**DESCRIPTION OF THE TASK**
Look through the records and copy every line in which "html" appears.
╭─ RECORDED INFORMATION
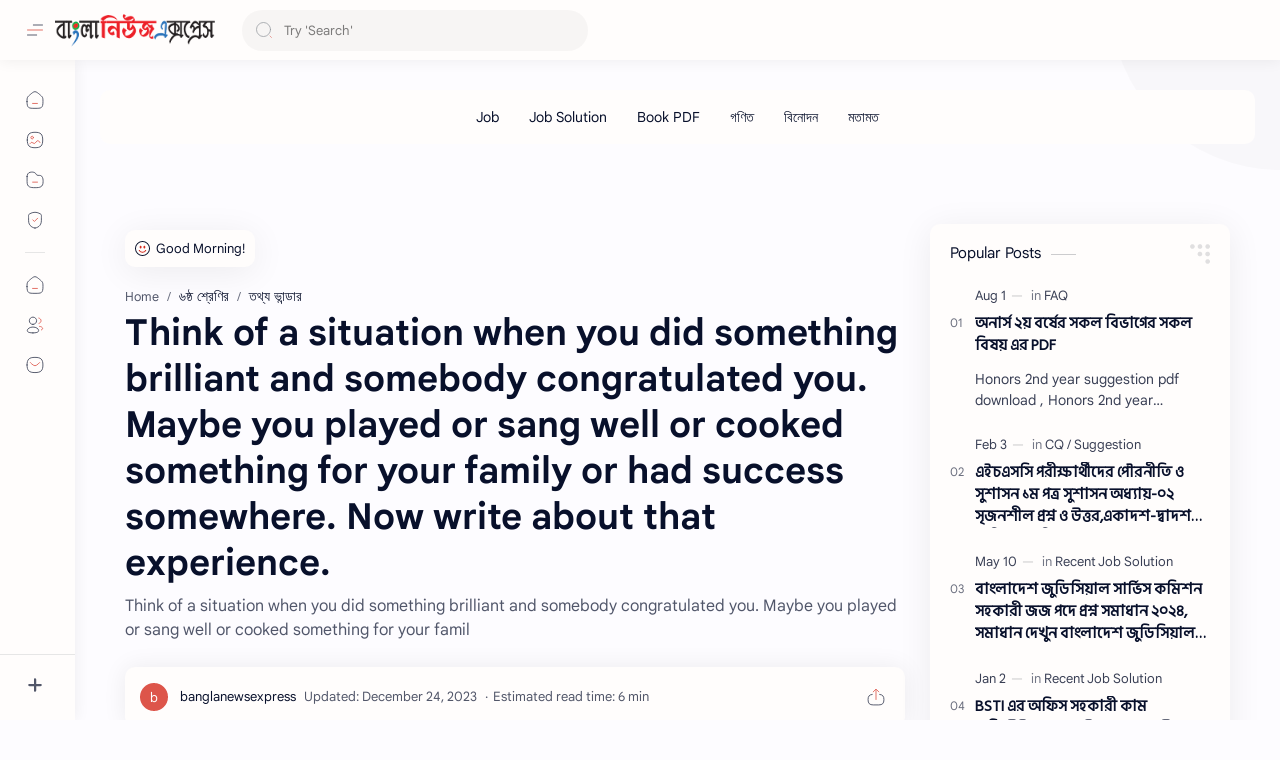

--- FILE ---
content_type: text/html; charset=utf-8
request_url: https://www.google.com/recaptcha/api2/aframe
body_size: 267
content:
<!DOCTYPE HTML><html><head><meta http-equiv="content-type" content="text/html; charset=UTF-8"></head><body><script nonce="uM6cGxTReiZt3BqN8h07rw">/** Anti-fraud and anti-abuse applications only. See google.com/recaptcha */ try{var clients={'sodar':'https://pagead2.googlesyndication.com/pagead/sodar?'};window.addEventListener("message",function(a){try{if(a.source===window.parent){var b=JSON.parse(a.data);var c=clients[b['id']];if(c){var d=document.createElement('img');d.src=c+b['params']+'&rc='+(localStorage.getItem("rc::a")?sessionStorage.getItem("rc::b"):"");window.document.body.appendChild(d);sessionStorage.setItem("rc::e",parseInt(sessionStorage.getItem("rc::e")||0)+1);localStorage.setItem("rc::h",'1768973229589');}}}catch(b){}});window.parent.postMessage("_grecaptcha_ready", "*");}catch(b){}</script></body></html>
╰─
**RESPONSE FOR THIS EXERCISE**
content_type: text/html; charset=utf-8
<!DOCTYPE HTML><html><head><meta http-equiv="content-type" content="text/html; charset=UTF-8"></head><body><script nonce="uM6cGxTReiZt3BqN8h07rw">/** Anti-fraud and anti-abuse applications only. See google.com/recaptcha */ try{var clients={'sodar':'https://pagead2.googlesyndication.com/pagead/sodar?'};window.addEventListener("message",function(a){try{if(a.source===window.parent){var b=JSON.parse(a.data);var c=clients[b['id']];if(c){var d=document.createElement('img');d.src=c+b['params']+'&rc='+(localStorage.getItem("rc::a")?sessionStorage.getItem("rc::b"):"");window.document.body.appendChild(d);sessionStorage.setItem("rc::e",parseInt(sessionStorage.getItem("rc::e")||0)+1);localStorage.setItem("rc::h",'1768973229589');}}}catch(b){}});window.parent.postMessage("_grecaptcha_ready", "*");}catch(b){}</script></body></html>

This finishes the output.